## [Source material]
════════════════════
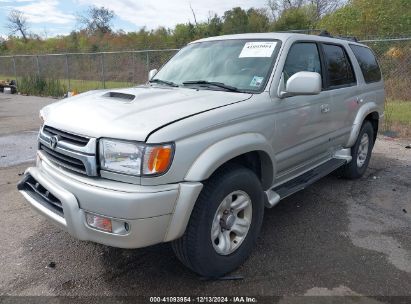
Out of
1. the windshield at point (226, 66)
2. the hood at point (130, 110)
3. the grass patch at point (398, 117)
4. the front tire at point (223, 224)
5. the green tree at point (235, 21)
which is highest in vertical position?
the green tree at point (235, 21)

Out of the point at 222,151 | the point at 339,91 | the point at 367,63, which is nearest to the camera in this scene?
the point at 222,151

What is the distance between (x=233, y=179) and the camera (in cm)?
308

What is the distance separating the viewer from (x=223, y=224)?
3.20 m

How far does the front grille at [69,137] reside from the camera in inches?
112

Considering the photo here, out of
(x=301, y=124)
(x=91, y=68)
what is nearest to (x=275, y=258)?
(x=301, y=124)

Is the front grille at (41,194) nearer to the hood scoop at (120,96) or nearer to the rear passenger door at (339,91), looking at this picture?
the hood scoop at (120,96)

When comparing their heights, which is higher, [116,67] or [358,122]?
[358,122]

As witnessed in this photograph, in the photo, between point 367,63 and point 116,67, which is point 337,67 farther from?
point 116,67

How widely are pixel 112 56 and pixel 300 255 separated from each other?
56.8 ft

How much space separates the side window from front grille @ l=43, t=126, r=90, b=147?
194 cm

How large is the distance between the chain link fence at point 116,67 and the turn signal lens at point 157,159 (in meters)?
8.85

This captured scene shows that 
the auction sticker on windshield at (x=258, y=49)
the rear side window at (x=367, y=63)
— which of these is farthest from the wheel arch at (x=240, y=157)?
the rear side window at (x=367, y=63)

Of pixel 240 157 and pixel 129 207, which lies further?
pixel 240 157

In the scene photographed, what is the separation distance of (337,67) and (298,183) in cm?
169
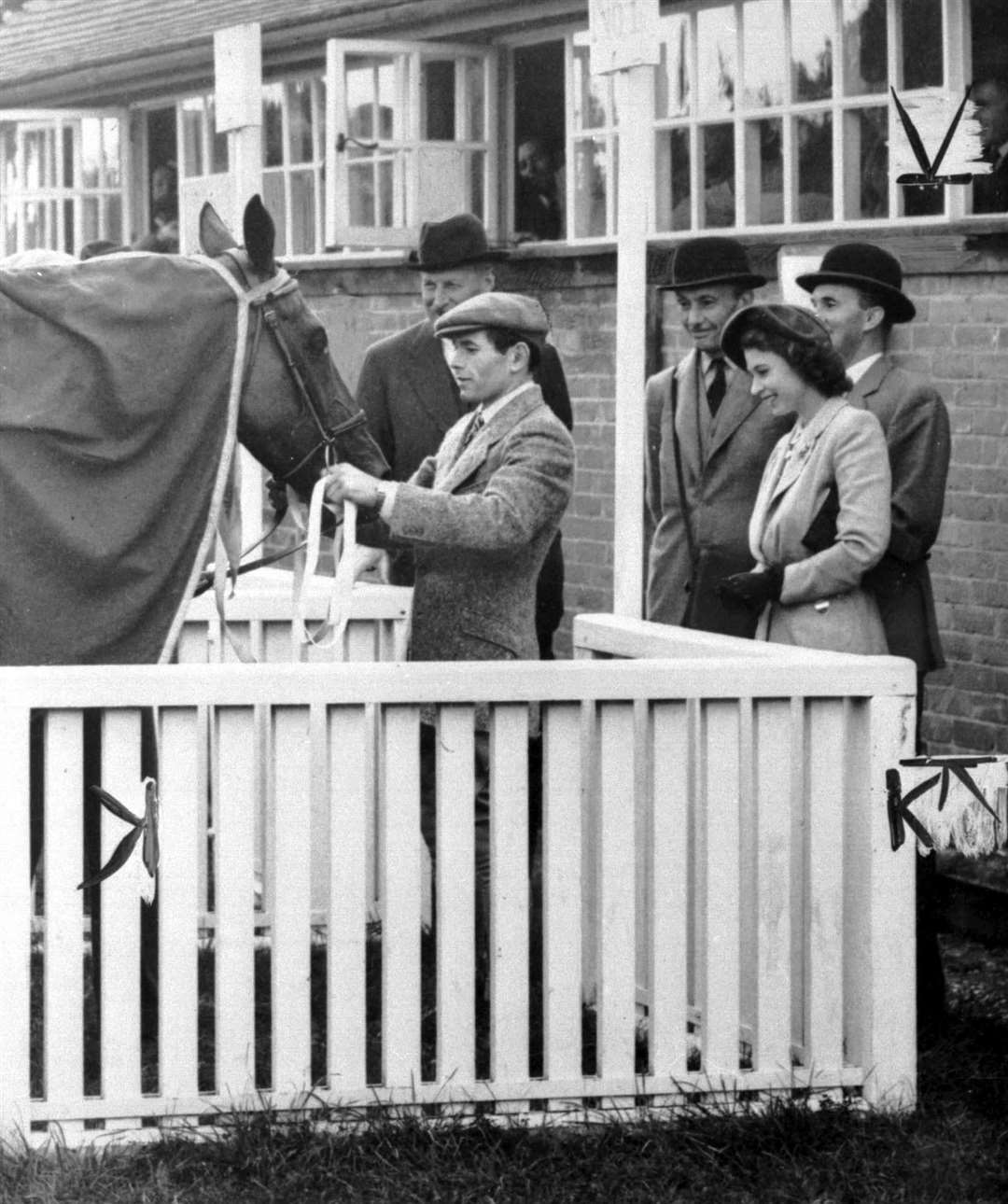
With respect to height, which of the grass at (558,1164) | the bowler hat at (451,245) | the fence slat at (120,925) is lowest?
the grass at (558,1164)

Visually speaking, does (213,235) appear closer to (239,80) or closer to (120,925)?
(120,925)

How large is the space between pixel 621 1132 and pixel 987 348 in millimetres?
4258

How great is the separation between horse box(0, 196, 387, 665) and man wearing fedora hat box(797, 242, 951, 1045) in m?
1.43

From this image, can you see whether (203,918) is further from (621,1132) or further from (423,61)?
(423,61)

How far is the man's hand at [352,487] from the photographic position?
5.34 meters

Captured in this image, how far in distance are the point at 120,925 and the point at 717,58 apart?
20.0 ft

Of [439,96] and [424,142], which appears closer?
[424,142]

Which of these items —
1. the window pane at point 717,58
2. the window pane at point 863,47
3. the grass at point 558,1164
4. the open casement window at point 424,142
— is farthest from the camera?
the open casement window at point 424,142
════════════════════
## [What you have to do]
Return every line from the one containing "How large is the space" down to the last of the rows above, copied word for word.

## [Written reply]
How large is the space between pixel 621 1132 and pixel 987 348 in millimetres?
4258

How great is the separation between horse box(0, 196, 387, 665) and man wearing fedora hat box(797, 242, 951, 1045) in m?
1.43

From this image, can you see whether (203,918) is further from (621,1132) or further from (423,61)?
(423,61)

How far is the man's hand at [352,487] from the photographic position?
5.34 meters

Captured in this image, how far in distance are the point at 120,925 and the point at 717,58 apart?
20.0 ft

Of [439,96] and [424,142], which appears closer?
[424,142]

Which of these items —
1. the window pane at point 717,58
2. the window pane at point 863,47
3. the grass at point 558,1164
4. the open casement window at point 424,142
— is farthest from the camera?
the open casement window at point 424,142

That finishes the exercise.